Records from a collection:
========
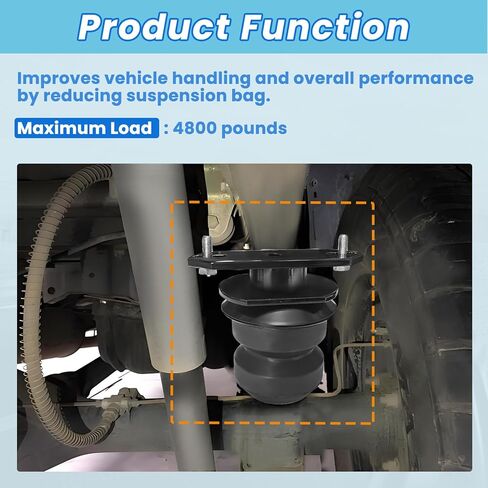 Product Function

Improves vehicle handling and overall performance by reducing suspension bag.

Maximum Load : 4800 pounds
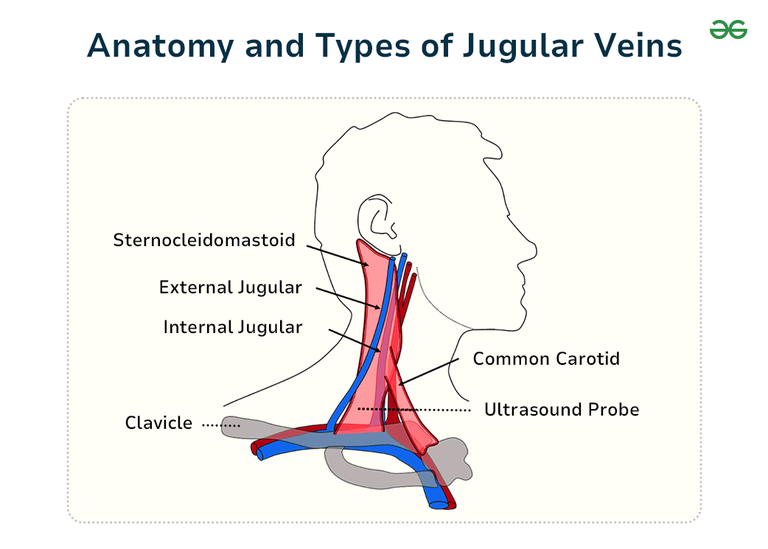 Anatomy and Types of Jugular Veins

Sternocleidomastoid

External Jugular

Internal Jugular

Common Carotid

Ultrasound Probe

Clavicle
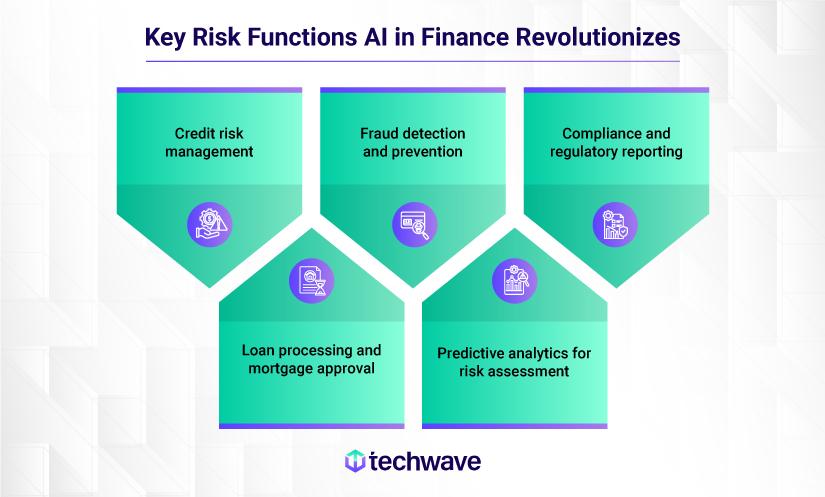 Key Risk Functions AI in Finance Revolutionizes

Credit risk management

Fraud detection and prevention

Compliance and regulatory reporting

Loan processing and mortgage approval

Predictive analytics for risk assessment

techwave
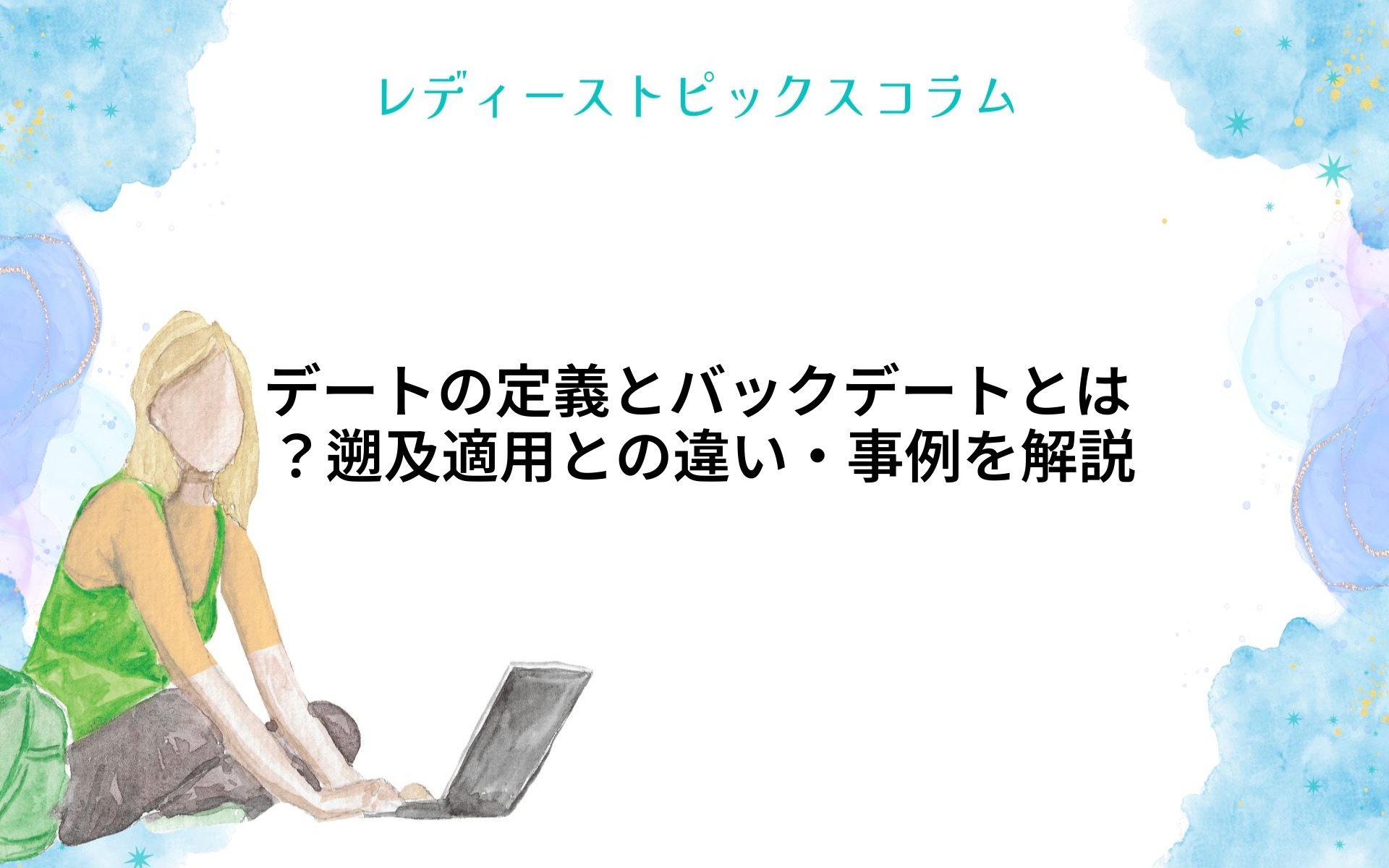 レディーストピックスコラム

デートの定義とバックデートとは？遡及適用との違い・事例を解説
========
Assignment:
Each line from the one holding "Fraud detection and prevention" to the end of the records above must be copied exactly; the pictures must not be copied.

Output for this task:
Fraud detection and prevention

Compliance and regulatory reporting

Loan processing and mortgage approval

Predictive analytics for risk assessment

techwave
 レディーストピックスコラム

デートの定義とバックデートとは？遡及適用との違い・事例を解説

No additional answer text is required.